In OpenCL
, are there any performance benefits to flagging buffers as READ_ONLY
or WRITE_ONLY
?
This kernel
is what I often see (a is READ_ONLY
and b is WRITE_ONLY
):
__kernel void two_buffer_double(__global float* a, __global float* b)
{
int i = get_global_id(0);
b[i] = a[i] * 2;
}
This kernel
seems better, because it uses less global memory (a is READ_WRITE
):
__kernel void one_buffer_double(__global float* a)
{
int i = get_global_id(0);
a[i] = a[i] * 2;
}
Do READ_ONLY
and WRITE_ONLY
flags just exist to help with debugging and catching errors?
To answer straight forward to your question I'd say: No, these flags do not just exist to help with debugging and catching errors. However it's hard to give any reference on how these flags are used by any implementation and how they impact the performances.
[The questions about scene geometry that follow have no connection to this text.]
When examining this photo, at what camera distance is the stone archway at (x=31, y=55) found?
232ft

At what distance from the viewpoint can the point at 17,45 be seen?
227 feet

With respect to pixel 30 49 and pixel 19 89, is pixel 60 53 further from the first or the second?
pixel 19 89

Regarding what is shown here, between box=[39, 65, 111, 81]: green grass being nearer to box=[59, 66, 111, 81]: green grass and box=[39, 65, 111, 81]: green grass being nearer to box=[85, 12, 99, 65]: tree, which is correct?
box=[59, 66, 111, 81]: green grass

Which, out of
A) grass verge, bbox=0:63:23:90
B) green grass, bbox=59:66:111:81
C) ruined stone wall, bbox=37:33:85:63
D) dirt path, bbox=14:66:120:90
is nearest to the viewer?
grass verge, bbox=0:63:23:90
My understanding (unfortunately not backed up by any documentation) is that when using these flags you put more constraints on how the buffers will be used and therefore you can help the runtime/driver/compiler to make some assumptions that might improve the performances. For instance I imagine that there should be no worries about memory consistency with a read only buffer while a kernel is using it since the workitems are not supposed to write in it. Therefore some checks could be skipped...though in Opencl you are suppose to take care of this yourself using barriers and so on.
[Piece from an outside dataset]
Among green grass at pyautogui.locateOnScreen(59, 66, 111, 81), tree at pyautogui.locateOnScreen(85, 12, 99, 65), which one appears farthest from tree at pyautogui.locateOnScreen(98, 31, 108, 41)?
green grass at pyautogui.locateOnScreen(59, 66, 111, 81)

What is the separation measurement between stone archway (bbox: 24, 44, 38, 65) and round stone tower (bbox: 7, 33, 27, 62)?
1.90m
Note also that since Opencl 1.2 some other flags have been introduced related this time to how the host needs to access the buffers. There are:
CL_MEM_HOST_NO_ACCESS,
CL_MEM_HOST_{READ, WRITE}_ONLY,
CL_MEM_{USE, ALLOC, COPY}_HOST_PTR
I'm guessing that again it must help the people implementing opencl to enhance performance, but I guess we'd need the input from some AMD or NVIDIA experts.
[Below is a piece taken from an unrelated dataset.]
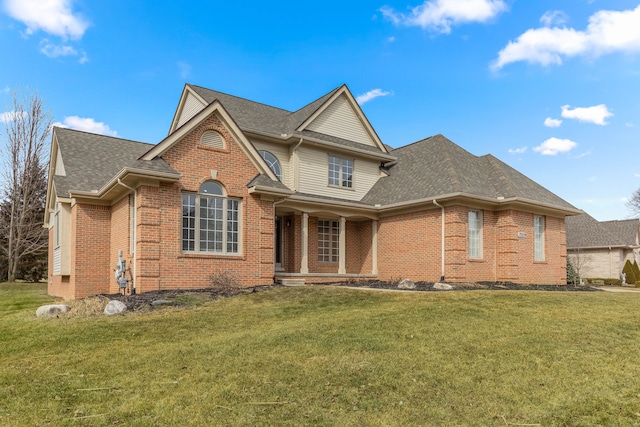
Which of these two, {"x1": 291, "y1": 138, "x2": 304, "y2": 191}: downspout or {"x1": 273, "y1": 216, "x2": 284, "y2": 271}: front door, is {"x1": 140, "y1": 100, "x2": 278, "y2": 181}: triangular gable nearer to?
{"x1": 291, "y1": 138, "x2": 304, "y2": 191}: downspout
Please note that all I said so far are only my thoughts and are not based on any serious documentation (I didn't manage to find any).
On the other hand I can tell you for sure that the standard does not forced a read only buffer to be in the constant space as @Quonux stated. It might be that some implementations do this for small buffer. Let's not forget that the constant space memory is small so you can have read only buffer too large to fit in. The only way to make sure that a buffer is in the constant space memory is to use the constant key word in your kernel code as explained here. Of course in the host side, if you want to use constant buffer you have to use the read only flag.